Understand service mesh trade-offs (observability vs operational complexity).

Motivating Scenario

You're running an e-commerce platform with order, payment, and inventory services on Kubernetes. Initially, hardcoding service IPs in configs works: order-service calls payment-service at 10.0.1.50. But when payment-service scales to 3 pods (10.0.1.50, 10.0.1.51, 10.0.1.52) or restarts (new IP: 10.0.1.100), order-service has stale endpoints and fails. DNS-based discovery eliminates this: payment-service.default.svc.cluster.local always resolves to current endpoints; kube-dns updates automatically. Externally, you need to route api.example.com/orders and api.example.com/payments to the correct services—an Ingress controller handles this. A misconfigured order-service connects to external APIs and exfiltrates data; network policies block outbound traffic except to PostgreSQL and payment-service, reducing blast radius. You need distributed tracing to debug latency issues across service calls; a service mesh (Istio) adds this automatically, though operational complexity rises.

Mental Model

Service discovery flow: clients query DNS, resolver returns current endpoints, load balancer distributes traffic.

Core Concepts

Service Discovery: Maps service names (e.g., order-service.default.svc.cluster.local) to current IP addresses. DNS returns multiple IPs (endpoints); clients load-balance across them. Decouples client code from hardcoded IPs; enables dynamic scaling, rolling updates, and pod restarts without manual intervention.

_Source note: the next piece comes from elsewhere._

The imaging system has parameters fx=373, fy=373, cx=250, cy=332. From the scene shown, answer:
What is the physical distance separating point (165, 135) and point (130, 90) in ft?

Ingress: Reverse proxy (NGINX, HAProxy, Envoy) that routes external HTTP/HTTPS to internal services. Handles TLS termination, host-based routing (api.example.com → order-service), path-based routing (/orders → order-service, /payments → payment-service), and request rewriting. Reduces TLS overhead on individual services.

Egress Gateway: Controls outbound traffic from mesh (rate limiting, logging, policy enforcement, data exfiltration prevention). Centralized exit point for monitoring external API calls.

Network Policies: Firewall rules restricting which pods can communicate (whitelist-based). Default-deny all, then explicitly allow pod-to-pod communication. Reduces blast radius: compromised service cannot reach unrelated services.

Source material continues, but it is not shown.